Em piştgiriyê bidin wê dayika li ser gora keça xwe nobetê digire

Ji ber vê yekê banga me ji gelê kurd re heye, serî de ji jinên kurd re heye, ku em dizanin di her demê şer, êrîşên giran de jinên kurd pêşengtiya xwe li hemberî vê siyaseta qirêj deng bilind kirine, sekna xwe nîşan dane û kirine ku ev êrîş têk herin. Em bawerin ew dayika me ya ku îro li ser gora keça xwe nobetê digire ku ev gor neyê xirakirin û kişandin, em dikarin bibin dengê wê. Em piştgiriyê bidin wê dayikê. 

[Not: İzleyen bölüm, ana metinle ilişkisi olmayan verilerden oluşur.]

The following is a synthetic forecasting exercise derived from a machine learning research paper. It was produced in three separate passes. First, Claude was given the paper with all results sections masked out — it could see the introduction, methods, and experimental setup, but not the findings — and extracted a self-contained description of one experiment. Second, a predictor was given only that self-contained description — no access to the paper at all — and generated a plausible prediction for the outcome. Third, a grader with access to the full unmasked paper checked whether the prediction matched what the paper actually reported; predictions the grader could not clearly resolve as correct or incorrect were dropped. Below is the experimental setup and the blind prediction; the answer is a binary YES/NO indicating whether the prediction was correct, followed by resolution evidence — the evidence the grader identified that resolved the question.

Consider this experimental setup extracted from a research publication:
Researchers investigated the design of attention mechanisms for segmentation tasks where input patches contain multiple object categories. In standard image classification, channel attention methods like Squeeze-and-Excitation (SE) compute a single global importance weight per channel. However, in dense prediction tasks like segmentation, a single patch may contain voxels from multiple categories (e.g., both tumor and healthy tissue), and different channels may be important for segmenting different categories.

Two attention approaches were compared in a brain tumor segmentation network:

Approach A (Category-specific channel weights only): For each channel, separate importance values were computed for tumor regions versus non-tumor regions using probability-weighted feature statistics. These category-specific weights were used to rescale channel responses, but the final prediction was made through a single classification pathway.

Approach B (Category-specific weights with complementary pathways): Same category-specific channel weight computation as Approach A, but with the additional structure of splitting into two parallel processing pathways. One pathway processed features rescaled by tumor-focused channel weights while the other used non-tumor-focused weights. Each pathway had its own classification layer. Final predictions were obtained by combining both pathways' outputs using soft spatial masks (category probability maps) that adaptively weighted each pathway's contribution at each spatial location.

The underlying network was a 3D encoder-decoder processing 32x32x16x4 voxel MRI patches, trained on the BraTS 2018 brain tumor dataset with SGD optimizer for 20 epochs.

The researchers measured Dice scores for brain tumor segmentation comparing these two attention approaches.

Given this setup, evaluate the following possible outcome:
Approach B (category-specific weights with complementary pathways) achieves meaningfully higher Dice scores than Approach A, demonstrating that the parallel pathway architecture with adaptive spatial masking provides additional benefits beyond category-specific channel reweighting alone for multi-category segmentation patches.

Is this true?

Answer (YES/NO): YES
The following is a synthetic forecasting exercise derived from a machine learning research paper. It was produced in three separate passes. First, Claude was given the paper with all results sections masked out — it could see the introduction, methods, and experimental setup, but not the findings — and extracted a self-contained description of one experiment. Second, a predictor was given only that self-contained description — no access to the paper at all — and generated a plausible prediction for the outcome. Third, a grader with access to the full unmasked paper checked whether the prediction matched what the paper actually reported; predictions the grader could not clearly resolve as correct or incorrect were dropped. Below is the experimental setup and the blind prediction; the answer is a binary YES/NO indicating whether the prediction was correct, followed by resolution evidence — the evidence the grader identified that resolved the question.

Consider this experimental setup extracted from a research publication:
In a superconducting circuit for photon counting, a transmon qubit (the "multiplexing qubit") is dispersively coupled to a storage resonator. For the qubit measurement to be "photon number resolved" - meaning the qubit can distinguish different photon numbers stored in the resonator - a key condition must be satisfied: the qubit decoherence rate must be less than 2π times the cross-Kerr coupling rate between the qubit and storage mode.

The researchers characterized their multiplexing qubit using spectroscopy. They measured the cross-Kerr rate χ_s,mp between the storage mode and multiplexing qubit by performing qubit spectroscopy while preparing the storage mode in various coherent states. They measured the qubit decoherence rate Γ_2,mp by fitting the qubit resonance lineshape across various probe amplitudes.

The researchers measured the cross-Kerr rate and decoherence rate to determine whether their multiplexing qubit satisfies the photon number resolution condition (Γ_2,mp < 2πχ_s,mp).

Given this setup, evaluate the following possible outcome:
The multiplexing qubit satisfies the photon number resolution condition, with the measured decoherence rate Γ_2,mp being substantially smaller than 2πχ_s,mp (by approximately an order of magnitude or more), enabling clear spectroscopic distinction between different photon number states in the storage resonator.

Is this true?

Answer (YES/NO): NO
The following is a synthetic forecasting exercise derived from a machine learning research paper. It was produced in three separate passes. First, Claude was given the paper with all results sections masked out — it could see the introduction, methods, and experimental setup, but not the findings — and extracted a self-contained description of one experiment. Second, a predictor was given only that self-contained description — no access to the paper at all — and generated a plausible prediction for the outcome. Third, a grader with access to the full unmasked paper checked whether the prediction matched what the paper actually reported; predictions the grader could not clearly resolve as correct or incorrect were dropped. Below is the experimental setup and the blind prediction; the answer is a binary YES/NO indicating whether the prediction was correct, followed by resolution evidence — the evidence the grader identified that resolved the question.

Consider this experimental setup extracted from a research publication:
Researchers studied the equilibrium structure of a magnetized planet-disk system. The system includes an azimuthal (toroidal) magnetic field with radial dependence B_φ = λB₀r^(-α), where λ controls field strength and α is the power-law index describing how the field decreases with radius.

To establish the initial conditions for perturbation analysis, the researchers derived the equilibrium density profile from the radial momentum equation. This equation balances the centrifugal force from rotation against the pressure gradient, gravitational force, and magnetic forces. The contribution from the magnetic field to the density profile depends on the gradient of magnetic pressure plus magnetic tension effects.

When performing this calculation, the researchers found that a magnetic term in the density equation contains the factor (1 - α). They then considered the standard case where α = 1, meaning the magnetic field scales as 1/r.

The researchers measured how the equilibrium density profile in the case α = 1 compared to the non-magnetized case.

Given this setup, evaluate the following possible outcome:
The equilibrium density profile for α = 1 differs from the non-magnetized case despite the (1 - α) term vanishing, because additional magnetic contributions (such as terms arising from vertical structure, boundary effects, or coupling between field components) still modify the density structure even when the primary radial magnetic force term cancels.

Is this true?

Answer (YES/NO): NO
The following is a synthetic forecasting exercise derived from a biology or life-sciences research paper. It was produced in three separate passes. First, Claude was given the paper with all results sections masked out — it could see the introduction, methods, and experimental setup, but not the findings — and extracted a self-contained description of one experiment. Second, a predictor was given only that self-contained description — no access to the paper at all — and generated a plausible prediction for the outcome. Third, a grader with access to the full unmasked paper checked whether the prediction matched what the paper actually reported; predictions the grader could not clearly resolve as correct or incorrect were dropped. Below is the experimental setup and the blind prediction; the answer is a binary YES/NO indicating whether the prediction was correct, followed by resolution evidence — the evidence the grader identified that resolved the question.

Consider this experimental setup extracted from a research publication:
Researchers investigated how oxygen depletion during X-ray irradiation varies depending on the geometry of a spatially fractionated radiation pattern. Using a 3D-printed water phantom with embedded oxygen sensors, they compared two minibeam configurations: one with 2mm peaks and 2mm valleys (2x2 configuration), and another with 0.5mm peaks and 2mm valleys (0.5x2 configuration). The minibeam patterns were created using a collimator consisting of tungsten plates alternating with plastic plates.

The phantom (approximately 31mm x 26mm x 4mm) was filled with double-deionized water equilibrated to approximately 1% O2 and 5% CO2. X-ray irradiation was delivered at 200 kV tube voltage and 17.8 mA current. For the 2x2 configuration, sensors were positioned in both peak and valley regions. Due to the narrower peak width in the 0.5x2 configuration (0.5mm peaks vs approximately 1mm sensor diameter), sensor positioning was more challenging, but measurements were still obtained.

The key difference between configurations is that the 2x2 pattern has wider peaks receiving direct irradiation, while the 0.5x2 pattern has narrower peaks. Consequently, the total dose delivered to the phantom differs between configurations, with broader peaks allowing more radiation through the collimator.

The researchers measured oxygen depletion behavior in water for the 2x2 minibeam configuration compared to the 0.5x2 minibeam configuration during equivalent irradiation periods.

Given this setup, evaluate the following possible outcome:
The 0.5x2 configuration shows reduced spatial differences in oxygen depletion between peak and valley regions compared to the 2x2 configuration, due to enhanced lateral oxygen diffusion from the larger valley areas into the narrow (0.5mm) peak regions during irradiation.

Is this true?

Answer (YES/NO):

Di Roja Dayikan de dayik li ser goristanan nobetê digirin

Çend rojên din Roja Dayikan e. Îro roja dayika be, lê di roja dayika de dayik li ser goristana zarokên xwe nobetê bigire, ev bê rûmetiyek mezin e ji bo me hemuyan. Ev eybek, şermek mezin e ji bo me hemuyan. Ji ber vê dive em xwedî dengê dayika xwe derbikevin û li hemberî vê siyaseta qirêj. Bi hev re em bikin ku ev sîstem û ev êrîş têk here. Em bawer dikin ku di pêşerojê de jiyanek bi hev re û bi rûmet û serbilind saz bikin.